##### Selected extract

1) Make the default output of brm_multiple() be a list of brmsfit objects from each dataset (as the current output with combine = FALSE). Then we could give that type of list a class and write methods for this class that would handle the pooling across datasets.

2) Make the default output of brm_multiple() be a new class that is similar to brmsfit but includes data per dataset and/or already pooled. Then we would need new methods for this class whenever the format changed.

3) Make the default output of brm_multiple() be a brmsfit object (as the current output with combine = TRUE) but with some extra information added (e.g., data per dataset and/or already pooled) and add some conditional logic to the existing methods to accommodate this extra information when it is present.

al-obrien commented 4 years ago

I like the brainstorming around how to best incorporate post-processing with brm_multiple(). Not sure if this helps at all, but I thought I would share how I was dabbling with other model comparison metrics (waic, loo) and MICE: would it also be possible to use the combine = T output from brm_multiple() and analyze the full imputed dataset as newdata in the various metrics?

##########
##### Dataset entries

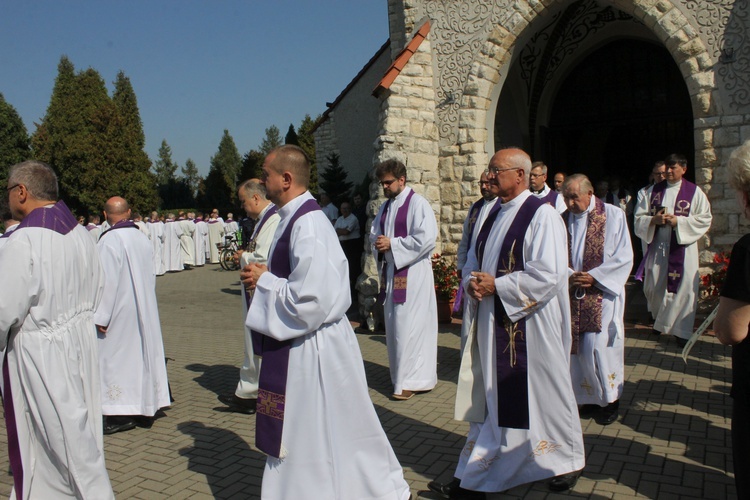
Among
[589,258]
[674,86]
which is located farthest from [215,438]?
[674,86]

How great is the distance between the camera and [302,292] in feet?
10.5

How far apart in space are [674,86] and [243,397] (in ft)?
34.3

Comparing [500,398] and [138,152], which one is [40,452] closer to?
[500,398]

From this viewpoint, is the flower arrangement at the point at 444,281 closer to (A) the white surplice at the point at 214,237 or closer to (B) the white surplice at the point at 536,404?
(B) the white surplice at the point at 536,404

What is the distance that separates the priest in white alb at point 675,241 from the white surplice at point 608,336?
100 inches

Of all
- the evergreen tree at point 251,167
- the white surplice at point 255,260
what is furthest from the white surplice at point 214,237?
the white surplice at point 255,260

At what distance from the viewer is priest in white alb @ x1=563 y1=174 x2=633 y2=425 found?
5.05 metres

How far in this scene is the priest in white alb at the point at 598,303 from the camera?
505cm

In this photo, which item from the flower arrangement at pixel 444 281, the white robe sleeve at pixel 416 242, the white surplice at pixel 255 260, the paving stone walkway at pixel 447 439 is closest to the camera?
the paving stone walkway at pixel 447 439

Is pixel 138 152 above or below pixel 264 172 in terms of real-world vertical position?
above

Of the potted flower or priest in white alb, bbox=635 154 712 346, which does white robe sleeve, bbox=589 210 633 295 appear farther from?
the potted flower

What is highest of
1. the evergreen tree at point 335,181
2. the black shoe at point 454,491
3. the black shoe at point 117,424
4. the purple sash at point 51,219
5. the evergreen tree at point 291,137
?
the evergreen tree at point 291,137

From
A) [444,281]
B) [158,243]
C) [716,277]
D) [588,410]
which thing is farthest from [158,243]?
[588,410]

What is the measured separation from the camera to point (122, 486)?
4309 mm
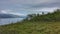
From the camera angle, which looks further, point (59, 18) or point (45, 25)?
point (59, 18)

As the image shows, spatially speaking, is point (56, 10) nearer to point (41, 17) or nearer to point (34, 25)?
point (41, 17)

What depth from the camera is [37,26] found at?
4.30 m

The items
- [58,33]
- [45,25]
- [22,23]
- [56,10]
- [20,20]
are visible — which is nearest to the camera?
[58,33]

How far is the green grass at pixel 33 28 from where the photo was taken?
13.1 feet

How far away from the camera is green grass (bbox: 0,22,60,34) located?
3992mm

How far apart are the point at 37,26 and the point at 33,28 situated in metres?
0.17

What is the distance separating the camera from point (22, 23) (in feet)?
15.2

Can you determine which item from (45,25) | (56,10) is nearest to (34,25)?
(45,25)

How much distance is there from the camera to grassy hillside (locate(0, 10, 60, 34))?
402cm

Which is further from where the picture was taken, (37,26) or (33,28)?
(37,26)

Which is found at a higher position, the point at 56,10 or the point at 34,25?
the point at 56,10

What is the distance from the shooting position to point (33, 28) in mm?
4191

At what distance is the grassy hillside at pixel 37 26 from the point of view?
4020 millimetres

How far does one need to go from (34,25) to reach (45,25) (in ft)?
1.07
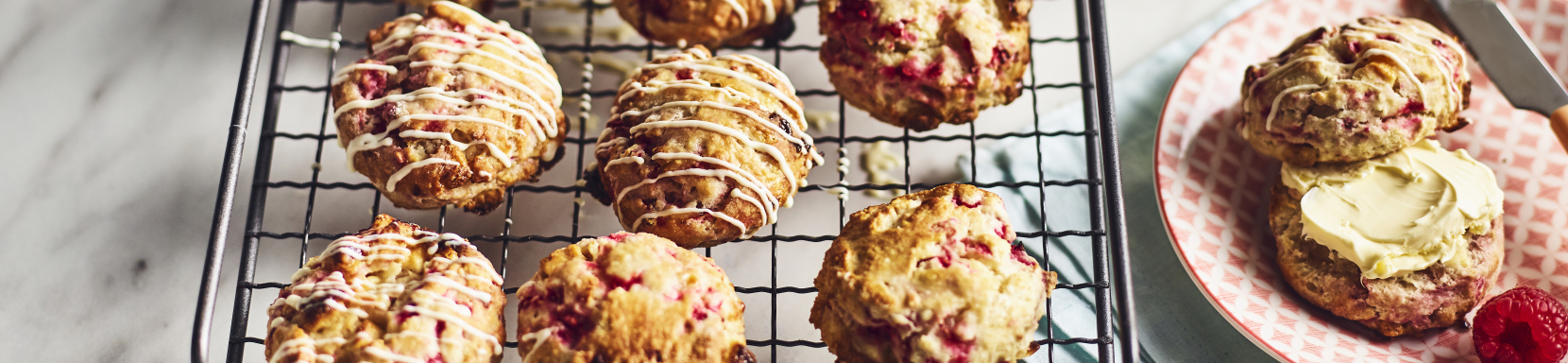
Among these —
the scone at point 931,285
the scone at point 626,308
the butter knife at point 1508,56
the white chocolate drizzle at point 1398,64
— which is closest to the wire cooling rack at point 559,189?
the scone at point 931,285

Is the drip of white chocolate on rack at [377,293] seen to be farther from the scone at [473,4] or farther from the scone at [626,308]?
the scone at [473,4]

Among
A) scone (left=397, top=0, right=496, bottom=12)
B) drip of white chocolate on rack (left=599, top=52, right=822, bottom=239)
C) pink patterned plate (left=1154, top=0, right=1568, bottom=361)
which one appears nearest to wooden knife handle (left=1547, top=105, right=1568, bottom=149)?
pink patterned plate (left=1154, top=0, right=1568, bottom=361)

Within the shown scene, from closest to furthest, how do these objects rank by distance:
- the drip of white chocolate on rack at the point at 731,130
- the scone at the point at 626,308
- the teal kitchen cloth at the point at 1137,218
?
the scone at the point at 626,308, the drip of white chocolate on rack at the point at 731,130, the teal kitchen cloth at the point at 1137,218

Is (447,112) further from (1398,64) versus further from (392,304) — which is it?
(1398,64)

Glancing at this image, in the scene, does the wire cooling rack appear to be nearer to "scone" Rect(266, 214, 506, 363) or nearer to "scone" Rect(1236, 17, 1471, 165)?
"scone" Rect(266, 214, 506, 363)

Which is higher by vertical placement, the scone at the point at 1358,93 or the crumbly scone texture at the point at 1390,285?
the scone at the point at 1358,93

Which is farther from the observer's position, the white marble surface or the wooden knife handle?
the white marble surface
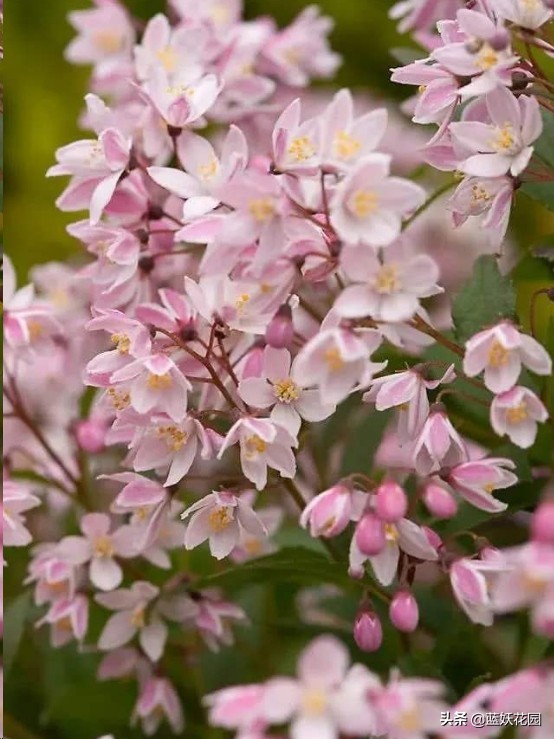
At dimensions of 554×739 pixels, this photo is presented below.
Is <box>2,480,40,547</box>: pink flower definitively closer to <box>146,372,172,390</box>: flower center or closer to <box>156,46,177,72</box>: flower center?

##########

## Activity list
1. Repeat everything in the brm_multiple() discussion from "1) Make the" down to "pooling across datasets.".
2. In the brm_multiple() discussion, what does each of the numbered options propose as the default output of brm_multiple()? List them.
3. Take the brm_multiple() discussion further, starting right after its last sentence.
The items are separate material and have nothing to do with the brm_multiple() discussion.

## Written answers
1.
1) Make the default output of brm_multiple() be a list of brmsfit objects from each dataset (as the current output with combine = FALSE). Then we could give that type of list a class and write methods for this class that would handle the pooling across datasets.

2.
1) A list of brmsfit objects from each dataset
2) A new class that is similar to brmsfit but includes data per dataset and/or already pooled
3) A brmsfit object with some extra information added, such as data per dataset and/or already pooled

3.
Statistically speaking, I am not 100% confident if this is a correct approach but I thought I would share anyway. I tried using the complete set of posterior samples on a 'new' dataset containing all the imputations from MICE. My thinking was that this would ensure the log-likelihoods to calculate waic/loo were from both the complete set of posterior samples and imputed data they were generated from. If I am completely off-base or if this approach would be less than palatable, please let me know!

Setup MICE model and datasets

library(mice)
library(brms)

# Create the impute object and the full set
imp <- mice(nhanes2)
imp_c <- mice::complete(imp, 'long')

mlist <- brm_multiple(
  formula = bmi ~ age + hyp + chl,
  warmup = 1000, 
  iter  = 2500,
  data = imp, 
  seed = 2020,
  chains = 2, 
  combine =T
)

Model object post processing

# With just the imputed dataset
brms::loo(mlist3)
Computed from 15000 by 25 log-likelihood matrix

         Estimate  SE
elpd_loo    -72.0 4.0
p_loo         9.6 2.0
looic       144.0 8.1
------
Monte Carlo SE of elpd_loo is NA.

Pareto k diagnostic values:
                         Count Pct.    Min. n_eff
(-Inf, 0.5]   (good)     17    68.0%   2193      
 (0.5, 0.7]   (ok)        6    24.0%   705       
   (0.7, 1]   (bad)       2     8.0%   421       
   (1, Inf)   (very bad)  0     0.0%   <NA>      
See help('pareto-k-diagnostic') for details.
Warning messages:
1: Using only the first imputed data set. Please interpret the results with caution until a more principled approach has been implemented. 
2: Found 2 observations with a pareto_k > 0.7 in model 'mlist3'. It is recommended to set 'moment_match = TRUE' in order to perform moment matching for problematic observations. 

Model object post processing with complete dataset

# With the complete imputed dataset by passing in as newdata
brms::loo(mlist3, newdata = imp_c)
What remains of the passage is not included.